§ Set exercise
Repeat each record below exactly as given.

§ Raw records
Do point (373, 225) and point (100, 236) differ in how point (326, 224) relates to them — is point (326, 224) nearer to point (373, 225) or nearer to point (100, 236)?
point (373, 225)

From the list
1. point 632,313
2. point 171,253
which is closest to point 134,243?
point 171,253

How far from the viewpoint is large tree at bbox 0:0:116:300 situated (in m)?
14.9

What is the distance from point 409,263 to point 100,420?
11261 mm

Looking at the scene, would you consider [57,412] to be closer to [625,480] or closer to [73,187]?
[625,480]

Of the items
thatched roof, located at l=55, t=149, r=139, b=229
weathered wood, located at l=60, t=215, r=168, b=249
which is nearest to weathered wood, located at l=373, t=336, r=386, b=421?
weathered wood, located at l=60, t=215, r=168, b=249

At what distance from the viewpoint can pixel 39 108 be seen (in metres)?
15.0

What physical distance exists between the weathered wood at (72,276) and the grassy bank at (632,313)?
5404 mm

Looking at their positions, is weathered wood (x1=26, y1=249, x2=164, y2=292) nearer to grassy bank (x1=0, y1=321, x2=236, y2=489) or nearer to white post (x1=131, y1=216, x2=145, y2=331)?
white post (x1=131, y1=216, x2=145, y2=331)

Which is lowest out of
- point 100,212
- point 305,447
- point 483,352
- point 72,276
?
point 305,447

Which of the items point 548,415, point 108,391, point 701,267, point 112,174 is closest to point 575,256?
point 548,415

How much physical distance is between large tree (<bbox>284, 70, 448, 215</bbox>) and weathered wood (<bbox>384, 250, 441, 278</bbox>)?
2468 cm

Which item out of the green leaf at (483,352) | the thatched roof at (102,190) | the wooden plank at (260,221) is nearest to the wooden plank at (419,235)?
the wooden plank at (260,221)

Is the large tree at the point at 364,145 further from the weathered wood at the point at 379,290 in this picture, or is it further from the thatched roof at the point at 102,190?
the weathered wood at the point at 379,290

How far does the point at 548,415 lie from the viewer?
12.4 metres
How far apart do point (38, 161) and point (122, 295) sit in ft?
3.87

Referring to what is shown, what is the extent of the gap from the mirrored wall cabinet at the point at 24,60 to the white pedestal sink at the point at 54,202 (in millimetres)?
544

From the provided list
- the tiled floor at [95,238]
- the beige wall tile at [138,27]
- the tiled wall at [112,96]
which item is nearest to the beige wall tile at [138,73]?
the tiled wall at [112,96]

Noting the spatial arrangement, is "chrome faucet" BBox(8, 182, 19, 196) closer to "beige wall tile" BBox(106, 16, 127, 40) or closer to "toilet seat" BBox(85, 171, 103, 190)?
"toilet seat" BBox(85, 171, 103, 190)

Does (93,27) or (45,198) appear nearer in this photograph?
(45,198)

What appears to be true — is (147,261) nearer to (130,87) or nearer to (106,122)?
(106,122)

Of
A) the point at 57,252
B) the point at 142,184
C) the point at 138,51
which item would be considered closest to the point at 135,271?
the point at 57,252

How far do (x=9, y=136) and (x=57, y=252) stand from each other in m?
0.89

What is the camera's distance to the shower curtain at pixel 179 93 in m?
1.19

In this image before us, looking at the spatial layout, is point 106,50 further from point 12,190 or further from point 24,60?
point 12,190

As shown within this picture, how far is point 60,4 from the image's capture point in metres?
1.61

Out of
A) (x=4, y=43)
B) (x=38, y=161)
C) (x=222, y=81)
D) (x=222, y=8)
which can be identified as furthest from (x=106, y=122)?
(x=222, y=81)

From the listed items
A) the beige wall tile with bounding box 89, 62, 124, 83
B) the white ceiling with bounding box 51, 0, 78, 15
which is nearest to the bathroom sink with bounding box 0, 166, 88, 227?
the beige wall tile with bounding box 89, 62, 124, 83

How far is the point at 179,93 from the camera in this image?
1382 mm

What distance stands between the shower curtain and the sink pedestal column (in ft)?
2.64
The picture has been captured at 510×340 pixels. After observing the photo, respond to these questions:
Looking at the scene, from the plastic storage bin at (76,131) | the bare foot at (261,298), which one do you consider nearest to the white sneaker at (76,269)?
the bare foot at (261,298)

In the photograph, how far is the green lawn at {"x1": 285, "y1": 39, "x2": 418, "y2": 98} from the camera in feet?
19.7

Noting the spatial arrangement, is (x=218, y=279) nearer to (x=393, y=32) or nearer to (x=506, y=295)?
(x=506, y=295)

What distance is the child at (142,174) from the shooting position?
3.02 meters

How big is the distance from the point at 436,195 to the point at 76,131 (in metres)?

§ Response
Do point (373, 225) and point (100, 236) differ in how point (326, 224) relates to them — is point (326, 224) nearer to point (373, 225) or nearer to point (100, 236)?
point (373, 225)

From the list
1. point 632,313
2. point 171,253
which is closest to point 134,243?
point 171,253

How far from the viewpoint is large tree at bbox 0:0:116:300 situated (in m)?
14.9

What is the distance from point 409,263 to point 100,420?
11261 mm

Looking at the scene, would you consider [57,412] to be closer to [625,480] or closer to [73,187]?
[625,480]

Of the items
thatched roof, located at l=55, t=149, r=139, b=229
weathered wood, located at l=60, t=215, r=168, b=249
which is nearest to weathered wood, located at l=373, t=336, r=386, b=421?
weathered wood, located at l=60, t=215, r=168, b=249

At what distance from the viewpoint can pixel 39 108 be seen (in metres)?
15.0

What physical distance exists between the weathered wood at (72,276) and the grassy bank at (632,313)?
5404 mm

Looking at their positions, is weathered wood (x1=26, y1=249, x2=164, y2=292) nearer to grassy bank (x1=0, y1=321, x2=236, y2=489) or nearer to white post (x1=131, y1=216, x2=145, y2=331)?
white post (x1=131, y1=216, x2=145, y2=331)

Which is lowest out of
- point 100,212
- point 305,447
- point 483,352
- point 72,276
?
point 305,447

Which of the items point 548,415, point 108,391, point 701,267, point 112,174 is closest to point 575,256?
point 548,415

How much physical distance is between large tree (<bbox>284, 70, 448, 215</bbox>) and weathered wood (<bbox>384, 250, 441, 278</bbox>)?
2468 cm

Which item out of the green leaf at (483,352) | the thatched roof at (102,190) | the wooden plank at (260,221) is nearest to the wooden plank at (419,235)?
the wooden plank at (260,221)

Is the large tree at the point at 364,145 further from the weathered wood at the point at 379,290 in this picture, or is it further from the thatched roof at the point at 102,190?
the weathered wood at the point at 379,290

How far does the point at 548,415 lie from the viewer?
12.4 metres
How far apart do point (38, 161) and point (122, 295) sit in ft?
3.87

Referring to what is shown, what is the extent of the gap from the mirrored wall cabinet at the point at 24,60 to the white pedestal sink at the point at 54,202 (in millimetres)?
544

From the provided list
- the tiled floor at [95,238]
- the beige wall tile at [138,27]
- the tiled wall at [112,96]
which item is nearest to the beige wall tile at [138,73]?
the tiled wall at [112,96]

Noting the spatial arrangement, is "chrome faucet" BBox(8, 182, 19, 196) closer to "beige wall tile" BBox(106, 16, 127, 40) or closer to "toilet seat" BBox(85, 171, 103, 190)?
"toilet seat" BBox(85, 171, 103, 190)

Does (93,27) or (45,198) appear nearer in this photograph?
(45,198)

What appears to be true — is (147,261) nearer to (130,87) or nearer to (106,122)?
(106,122)

Of
A) the point at 57,252
B) the point at 142,184
C) the point at 138,51
which item would be considered closest to the point at 135,271?
the point at 57,252

How far do (x=9, y=136) and (x=57, y=252) stand from each other in m?
0.89

What is the camera's distance to the shower curtain at pixel 179 93 in m?
1.19

In this image before us, looking at the spatial layout, is point 106,50 further from point 12,190 or further from point 24,60?
point 12,190

As shown within this picture, how far is point 60,4 from the image's capture point in metres?
1.61

Out of
A) (x=4, y=43)
B) (x=38, y=161)
C) (x=222, y=81)
D) (x=222, y=8)
which can be identified as furthest from (x=106, y=122)?
(x=222, y=81)

From the listed items
A) the beige wall tile with bounding box 89, 62, 124, 83
B) the white ceiling with bounding box 51, 0, 78, 15
which is nearest to the bathroom sink with bounding box 0, 166, 88, 227?
the beige wall tile with bounding box 89, 62, 124, 83

How far is the point at 179,93 from the camera in this image?
1382 mm

What distance stands between the shower curtain and the sink pedestal column (in ft)?
2.64
The picture has been captured at 510×340 pixels. After observing the photo, respond to these questions:
Looking at the scene, from the plastic storage bin at (76,131) | the bare foot at (261,298), which one do you consider nearest to the white sneaker at (76,269)?
the bare foot at (261,298)

In the photograph, how far is the green lawn at {"x1": 285, "y1": 39, "x2": 418, "y2": 98} from the camera in feet?
19.7

Noting the spatial arrangement, is (x=218, y=279) nearer to (x=393, y=32) or nearer to (x=506, y=295)?
(x=506, y=295)

What distance is the child at (142,174) from the shooting position?
3.02 meters

How big is the distance from the point at 436,195 to the point at 76,131 (in metres)?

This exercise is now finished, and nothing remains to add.